Croydon Camera Club
Croydon Camera Club

Quick Club History

The Croydon Camera Club was founded in 1890, when the town was a manufacturing centre for films, plates, chemicals and photographic apparatus, to serve the quickly growing interest in the new "hobby" of photography.

Hector Maclean, who had gained some acclaim as a pictorial photographer and writer on photographic topics, convened a meeting to form the club, and the membership quickly rose to 40. The membership fee was ten shillings and sixpence.

From its earliest days the club has met on a Wednesday evening, even during the two world wars, and always under the name of the Croydon Camera Club. The picture left shows a club outing on the Thames in 1925.

In the early years the rapid technical developments in photography attracted many members, interested in chemistry and the science of photography.
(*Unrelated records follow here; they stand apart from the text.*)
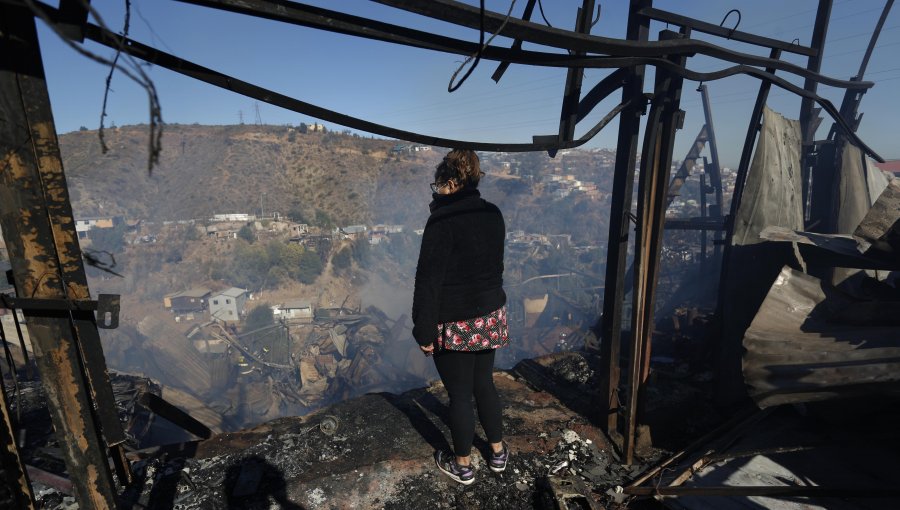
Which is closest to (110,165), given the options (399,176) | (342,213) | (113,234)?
(113,234)

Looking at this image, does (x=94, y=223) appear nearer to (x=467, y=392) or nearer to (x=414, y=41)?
(x=467, y=392)

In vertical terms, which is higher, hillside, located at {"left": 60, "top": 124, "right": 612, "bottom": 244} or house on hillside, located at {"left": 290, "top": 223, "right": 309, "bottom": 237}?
hillside, located at {"left": 60, "top": 124, "right": 612, "bottom": 244}

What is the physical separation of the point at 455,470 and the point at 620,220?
2095 millimetres

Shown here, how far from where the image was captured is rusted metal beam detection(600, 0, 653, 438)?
9.60 ft

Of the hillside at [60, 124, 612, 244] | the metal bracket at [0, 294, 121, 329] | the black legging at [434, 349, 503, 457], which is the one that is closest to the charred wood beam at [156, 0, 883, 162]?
the metal bracket at [0, 294, 121, 329]

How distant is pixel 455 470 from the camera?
9.03ft

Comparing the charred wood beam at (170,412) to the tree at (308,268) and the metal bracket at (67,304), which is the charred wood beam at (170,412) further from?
the tree at (308,268)

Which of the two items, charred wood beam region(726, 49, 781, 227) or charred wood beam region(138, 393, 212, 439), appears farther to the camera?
charred wood beam region(726, 49, 781, 227)

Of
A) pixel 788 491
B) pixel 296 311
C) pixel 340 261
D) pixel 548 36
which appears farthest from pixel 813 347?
pixel 340 261

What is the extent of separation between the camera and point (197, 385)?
67.4 ft

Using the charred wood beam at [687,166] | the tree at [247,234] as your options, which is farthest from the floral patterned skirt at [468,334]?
the tree at [247,234]

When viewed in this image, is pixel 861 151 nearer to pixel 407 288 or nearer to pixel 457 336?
pixel 457 336

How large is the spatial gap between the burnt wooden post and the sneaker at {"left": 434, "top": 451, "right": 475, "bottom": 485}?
1.79 meters

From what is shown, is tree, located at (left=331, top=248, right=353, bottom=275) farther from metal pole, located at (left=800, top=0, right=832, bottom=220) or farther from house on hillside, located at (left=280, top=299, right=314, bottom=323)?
metal pole, located at (left=800, top=0, right=832, bottom=220)
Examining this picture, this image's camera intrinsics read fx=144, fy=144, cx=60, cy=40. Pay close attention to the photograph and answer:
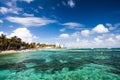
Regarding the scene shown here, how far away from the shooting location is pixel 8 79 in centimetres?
1788

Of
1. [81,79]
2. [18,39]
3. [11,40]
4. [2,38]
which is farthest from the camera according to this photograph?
[18,39]

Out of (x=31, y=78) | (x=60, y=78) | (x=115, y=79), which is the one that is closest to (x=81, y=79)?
(x=60, y=78)

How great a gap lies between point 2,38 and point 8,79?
70.7 m

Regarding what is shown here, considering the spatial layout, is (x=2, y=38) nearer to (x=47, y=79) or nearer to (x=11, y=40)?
(x=11, y=40)

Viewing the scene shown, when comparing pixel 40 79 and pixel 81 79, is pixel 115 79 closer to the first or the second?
pixel 81 79

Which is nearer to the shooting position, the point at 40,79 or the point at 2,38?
the point at 40,79

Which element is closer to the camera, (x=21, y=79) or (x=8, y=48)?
(x=21, y=79)

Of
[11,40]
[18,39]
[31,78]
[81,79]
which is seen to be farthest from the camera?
[18,39]

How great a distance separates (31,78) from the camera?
18250 millimetres

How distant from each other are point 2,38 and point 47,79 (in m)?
73.0

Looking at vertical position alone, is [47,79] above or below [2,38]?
below

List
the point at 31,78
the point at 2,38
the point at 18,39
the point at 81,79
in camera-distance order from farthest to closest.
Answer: the point at 18,39, the point at 2,38, the point at 31,78, the point at 81,79

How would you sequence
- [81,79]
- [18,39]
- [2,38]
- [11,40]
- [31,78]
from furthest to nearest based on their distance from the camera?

In more recent years, the final photograph was the emphasis, rather than how it was produced. However with the coming of the digital age, technical matters are again a major topic in the club.
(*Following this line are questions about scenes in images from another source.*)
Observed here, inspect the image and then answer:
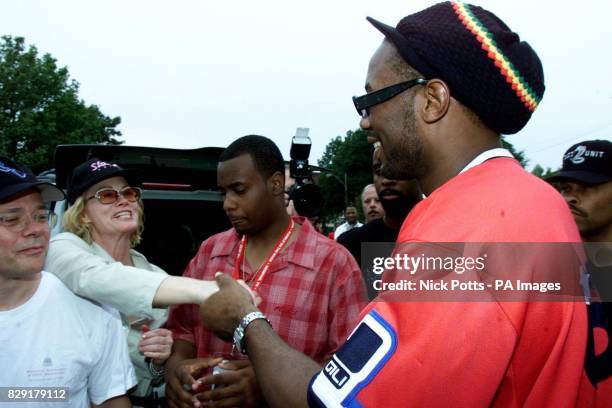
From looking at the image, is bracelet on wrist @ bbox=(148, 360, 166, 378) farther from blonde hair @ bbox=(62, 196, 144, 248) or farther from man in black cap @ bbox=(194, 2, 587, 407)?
man in black cap @ bbox=(194, 2, 587, 407)

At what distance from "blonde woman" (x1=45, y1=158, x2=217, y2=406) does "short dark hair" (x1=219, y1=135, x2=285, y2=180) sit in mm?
770

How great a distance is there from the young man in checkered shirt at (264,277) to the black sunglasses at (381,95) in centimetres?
114

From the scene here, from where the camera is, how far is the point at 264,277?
2648mm

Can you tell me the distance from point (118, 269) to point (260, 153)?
967mm

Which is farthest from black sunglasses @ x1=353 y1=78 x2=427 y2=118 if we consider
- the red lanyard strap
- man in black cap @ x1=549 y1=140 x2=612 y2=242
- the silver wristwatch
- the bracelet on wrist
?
the bracelet on wrist

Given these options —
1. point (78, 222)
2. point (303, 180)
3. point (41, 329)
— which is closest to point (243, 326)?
point (41, 329)

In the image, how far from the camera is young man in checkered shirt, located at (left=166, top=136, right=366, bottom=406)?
2363 mm


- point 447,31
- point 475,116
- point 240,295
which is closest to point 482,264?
point 475,116

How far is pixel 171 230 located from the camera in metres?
4.33

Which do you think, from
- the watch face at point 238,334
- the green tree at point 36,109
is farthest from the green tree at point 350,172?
the watch face at point 238,334

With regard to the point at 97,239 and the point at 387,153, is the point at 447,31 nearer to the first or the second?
the point at 387,153

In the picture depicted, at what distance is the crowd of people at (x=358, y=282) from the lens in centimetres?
112

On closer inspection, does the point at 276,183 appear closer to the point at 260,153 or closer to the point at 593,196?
the point at 260,153

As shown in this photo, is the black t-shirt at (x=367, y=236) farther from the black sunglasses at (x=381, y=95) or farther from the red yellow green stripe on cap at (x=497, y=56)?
the red yellow green stripe on cap at (x=497, y=56)
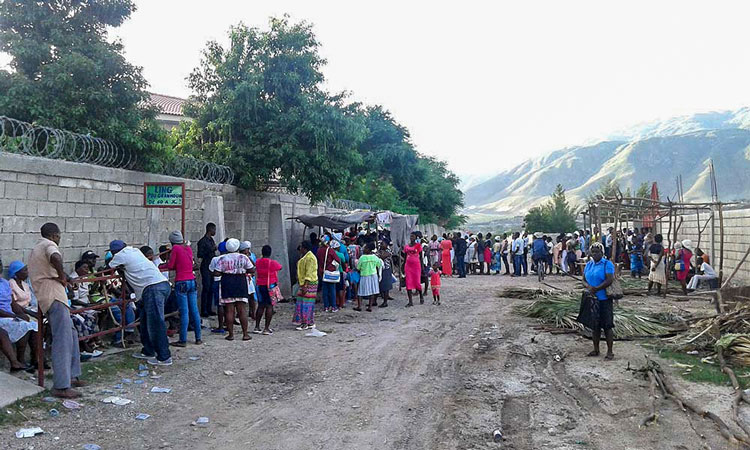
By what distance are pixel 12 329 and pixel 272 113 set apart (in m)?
8.10

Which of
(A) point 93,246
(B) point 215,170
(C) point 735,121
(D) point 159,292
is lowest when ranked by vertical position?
(D) point 159,292

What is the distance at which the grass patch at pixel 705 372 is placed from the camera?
6898 mm

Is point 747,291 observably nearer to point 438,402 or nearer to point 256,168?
point 438,402

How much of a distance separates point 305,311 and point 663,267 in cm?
900

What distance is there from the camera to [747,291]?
10.7 metres

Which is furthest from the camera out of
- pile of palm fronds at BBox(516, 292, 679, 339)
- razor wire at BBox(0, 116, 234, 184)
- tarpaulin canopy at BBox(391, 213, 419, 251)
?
tarpaulin canopy at BBox(391, 213, 419, 251)

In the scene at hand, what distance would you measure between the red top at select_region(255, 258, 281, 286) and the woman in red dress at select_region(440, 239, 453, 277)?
40.0 ft

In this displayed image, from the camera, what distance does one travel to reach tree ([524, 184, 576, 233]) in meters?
39.4

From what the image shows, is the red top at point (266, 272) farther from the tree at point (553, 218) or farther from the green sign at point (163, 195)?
the tree at point (553, 218)

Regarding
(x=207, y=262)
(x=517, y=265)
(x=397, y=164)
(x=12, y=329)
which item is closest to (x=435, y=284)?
(x=207, y=262)

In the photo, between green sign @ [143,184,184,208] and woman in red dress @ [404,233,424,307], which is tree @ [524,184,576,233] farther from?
green sign @ [143,184,184,208]

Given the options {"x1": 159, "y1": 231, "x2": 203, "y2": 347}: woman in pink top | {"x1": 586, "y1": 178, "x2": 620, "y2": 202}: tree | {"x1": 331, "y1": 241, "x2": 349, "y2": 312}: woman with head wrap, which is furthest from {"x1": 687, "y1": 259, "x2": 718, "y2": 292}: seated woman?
{"x1": 159, "y1": 231, "x2": 203, "y2": 347}: woman in pink top

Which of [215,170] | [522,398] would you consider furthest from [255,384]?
[215,170]

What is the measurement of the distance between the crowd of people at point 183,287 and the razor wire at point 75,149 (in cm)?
136
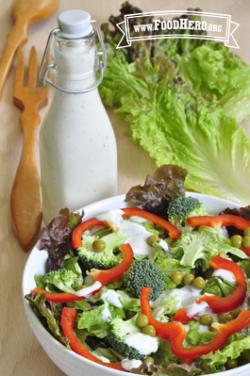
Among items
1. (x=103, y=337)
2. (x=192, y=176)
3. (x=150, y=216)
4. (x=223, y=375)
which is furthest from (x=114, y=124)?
(x=223, y=375)

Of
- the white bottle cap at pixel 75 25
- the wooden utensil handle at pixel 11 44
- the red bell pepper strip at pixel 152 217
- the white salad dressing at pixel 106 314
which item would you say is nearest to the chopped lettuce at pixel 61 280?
the white salad dressing at pixel 106 314

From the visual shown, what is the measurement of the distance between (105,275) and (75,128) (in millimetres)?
363

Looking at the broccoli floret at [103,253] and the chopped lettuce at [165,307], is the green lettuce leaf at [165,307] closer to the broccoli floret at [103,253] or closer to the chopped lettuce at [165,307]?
the chopped lettuce at [165,307]

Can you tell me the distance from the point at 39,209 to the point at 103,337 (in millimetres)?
574

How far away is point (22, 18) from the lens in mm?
2684

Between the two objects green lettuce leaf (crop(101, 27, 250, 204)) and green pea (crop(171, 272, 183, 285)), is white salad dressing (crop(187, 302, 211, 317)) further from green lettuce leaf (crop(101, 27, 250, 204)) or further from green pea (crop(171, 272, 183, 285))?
green lettuce leaf (crop(101, 27, 250, 204))

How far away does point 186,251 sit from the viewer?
1688 mm

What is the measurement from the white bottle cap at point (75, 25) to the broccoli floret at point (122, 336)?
0.61m

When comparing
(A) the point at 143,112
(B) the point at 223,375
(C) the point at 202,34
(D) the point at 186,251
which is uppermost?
(C) the point at 202,34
The history seems to indicate that in the earlier years the Croydon Camera Club was a "gentleman’s club". But after 56 years of existence, ladies were admitted in 1946. Notable Members In the early years of the Club’s existence, members included several people who worked for, or were closely associated with, the Croydon firm Wratten and Wainwright, later taken over by Kodak. Since the takeover Kodak has kept the company’s name alive, at least in part, with its world-renowned Wratten filters.

Amongst those connected with both Wratten and Wainwright and Croydon Camera Club was Dr Kenneth Mees, whose experiments gave rise to the first panchromatic plates.

When Wratten and Wainwright was bought by Kodak, its founder, I. D. Wratten, who was also a Croydon member, became a director of Kodak in this country. Dr Mees went on to set up the Kodak Research Laboratories in the United States. before finally becoming a Kodak vice-president.

'Gypsies on Mitcham Common' taken by S.H. Wratten.

Other notable members in those early days included Enoch Salt, (the regular peppery contributor to the British Journal of Photography under the name of "The Office Boy"), W. H. Smith (general manager of the Platinotype Company) and C. Welborne Piper (who perfected the Bromoil process).

Croydon Camera Club members have always been active in photographic circles outside the club, and several have served at different times as presidents of bodies such as the Royal Photographic Society, the Photographic Alliance of Great Britain and the (now defunct) Central Association of Photographic Societies.

In the 1970s, the Club became the first in Britain to enter into formal association with similar societies in France, Belgium and Switzerland. As direct consequence a series of important exhibitions were mounted, under the name Photeurop.

The club currently has about 50 members and we regularly compete in Surrey Photographic Association and Federation of South London Photographic Societies.


The Millennium Album

In celebration of the year 2000 (and Croydon Camera Club's 110th year) the Club has put together a selection of images to be known as "The Millennium Album". Purely for the Club's archives, it will show many current members' work as well as giving a brief outline of their individual views on photographic matters and other related issues. The Club has built up comprehensive archival material over the years, and The Millennium Album takes advantage of a great opportunity to supplement and update its records.